Ich war auf dem Special Monday. Sehr gut, da ich die Musik sehr mochte und vielen Dank an die Erklärungen zu den Musikstücken, sowas finde ich auch sehr, sehr gut. Ich mag die Musik von Johnny Cash und hatte auch das Theaterstück gesehen, aber ich wußte nicht viel von seinem Werdegang und ich habe auch keine Platten oder ähnliches von ihm. Ein mega großes Kompliment an Lisette Groot. Ich kannte das Lied nicht, wo ich später auch die Theaterleitung nachgefragt hatte. Es war besser gesungen, als das Orginal. Bitte bringen Sie wieder eine CD dazu raus. Ich bin bestimmt nicht die Einzige, die diese kauft. Die verrauchte alte Stimme zu dem Lied bei you tube zum auswendig lernen dieses Liedes für mich, weil ich es leider noch nicht gesungen von wem anders begonnen habe zu suchen, ist nicht so meins.

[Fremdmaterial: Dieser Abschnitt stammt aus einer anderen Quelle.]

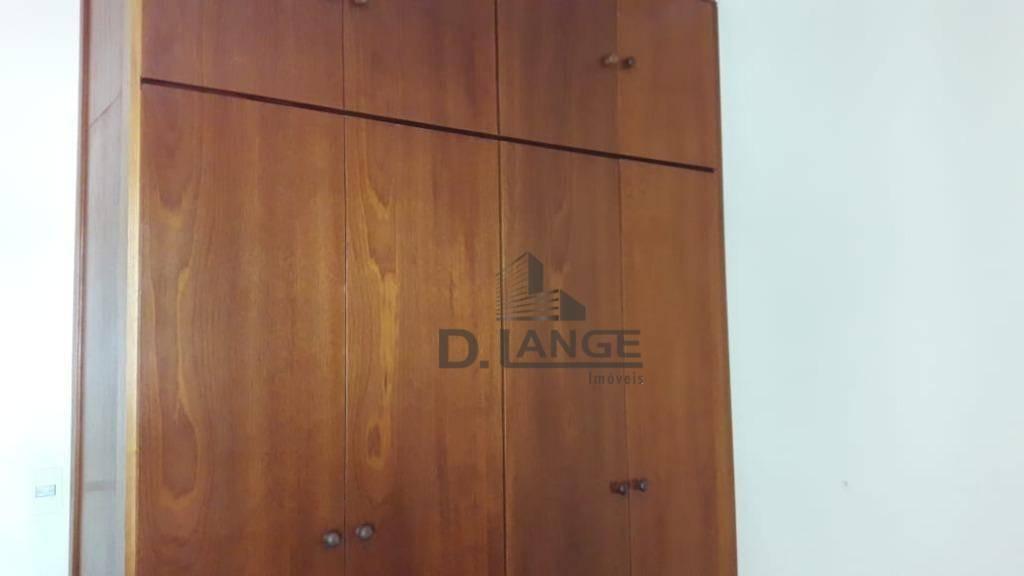 apartamento com 2 dormitórios à venda, 70 m² por r$ 380.000,00 - cambuí - campinas/sp - ap18241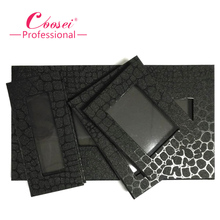 1pcs Magnetic Eyeshadow Palette,Crocodile Black Blank Pattern,Professional Naked Makeup Stroage.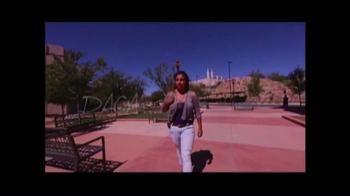 Televisa Foundation TV Spot, 'Yasmin Domínguez' [Spanish] - Thumbnail 3
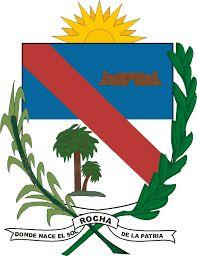 Intendencia Departamental de Rocha   Rocha.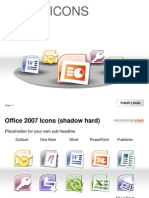 KP-C0002 Office2007 Icons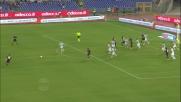Il bolide di Zambrotta si stampa sulla traversa! Lazio-Milan finisce 1-1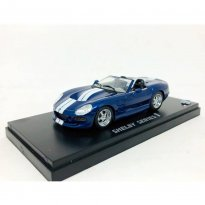 Imagem - Miniatura Carro Shelby Series 1 - Azul - Museum Collection - 1:43 - Kyosho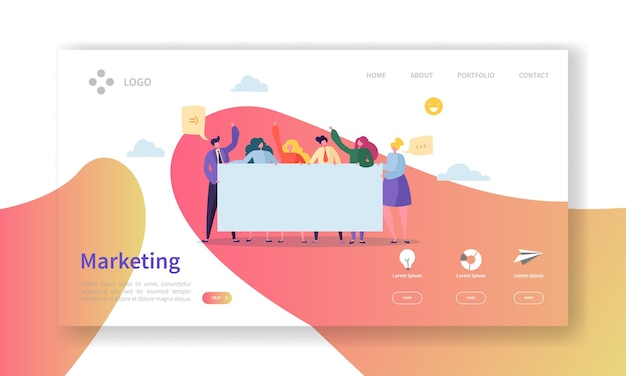 Página de inicio del equipo de marketing. concepto de trabajo en equipo con personajes de gente de negocios trabajando juntos plantilla de sitio web. Vector Premium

Und nichts gegen das Alter, nicht das das noch einer falsch versteht :-) Danke, für Außer Kontrolle, ich habe Tränen gelacht. Ich konnte nur standing o. geben, auch wenn sonst keiner außer meiner Begleitung mit aufgestanden war. Ich hatte die Karte zum Geburtstag beschenkt gekriegt und war spontan da. Ich hatte das gar nicht geplant. Aber das hat sich richtig gelohnt das Stück anzusehen. Am 17.5. war ich geplant zu Schwere Jungs, suuper! Ich habe mich nicht so verbogen vor Lachen, aber es war super. Genau das richtige für den Tag, wo ich einen Geburtstag nicht mehr feiern kann. Alle haben super gespielt und eine ganz tolle Singsingstimme P. Michel war zu hören. Ich kannte auch das Orginal des Stücks nicht, wie bestimmt viele nicht, was zu Therapiezwecken diente und das war total prima gemacht.
Vielen Dank, für soviel gute Laune über Jahre hinweg nun schon. Ich habe mir das neue Programm wieder mitgenommen. Ich werde wohl doch mir mal ein Abo holen. Diese Saison wird sich das wohl sehr lohnen für mich. Weiter so! Auch danke, an die Gastro für den leckeren Spargel, z.B. und das man Getränke mit reinnehmen darf und auch ohne Probleme eine Tasche oder einen Rucksack. Und das alle über Jahre immer sehr freundlich sind und immer auch kurzfristig möglich war Karten abzuholen und dann an der A.kasse zu bezahlen. Seit dem ich zum ersten mal im Weyher Theater war, gehe ich immer wieder hin. Früher war ich gar nicht sooo oft im Theater, aber seitdem ich nicht so weit weg von diesem Theater bin, bin ich immer wieder sehr, sehr gerne hingefahren und füher auch hingelaufen, um zu lachen, teilweise auch mitzusingen und bei standing o. mich mit zu bewegen. Das Theater ist einfach nur zu empfehlen.
Birgit Kreth aus Bremen, am 13. Mai 2018
Liebes Theater -Team,
Weyhe hat großes Glück so ein tolles Theater mit solch einem super Ensemble sein
Eigen nennen zu dürfen.
Alles passt die Gastronomie mit immer freundlichem Personal alle Mitarbeiter+innen im Theater und immer wieder auf der Bühne brilliante Schauspieler.

Unser Besuch am 12.05.war wieder super ein wunderschöner Abend wir haben lange nicht mehr so herzhaft gelacht.

Alle Darsteller waren ohne Ausnahme spielerisch große Klasse und Mister Pigden und Mister Willey haben sich wieder selbst übertroffen.
Das Stück sprüht vor Esprit und Komik einfach super.

Danke für den schönen Abend
Birgit und Horst Kreth
Silke und Wilfried Bellmann aus Stuhr, am 13. Mai 2018
Wir meinen - das war S p i t z e !

Silke und ich haben uns köstlich amüsiert und sehr viel gelacht. Danke für diesen tollen Abend!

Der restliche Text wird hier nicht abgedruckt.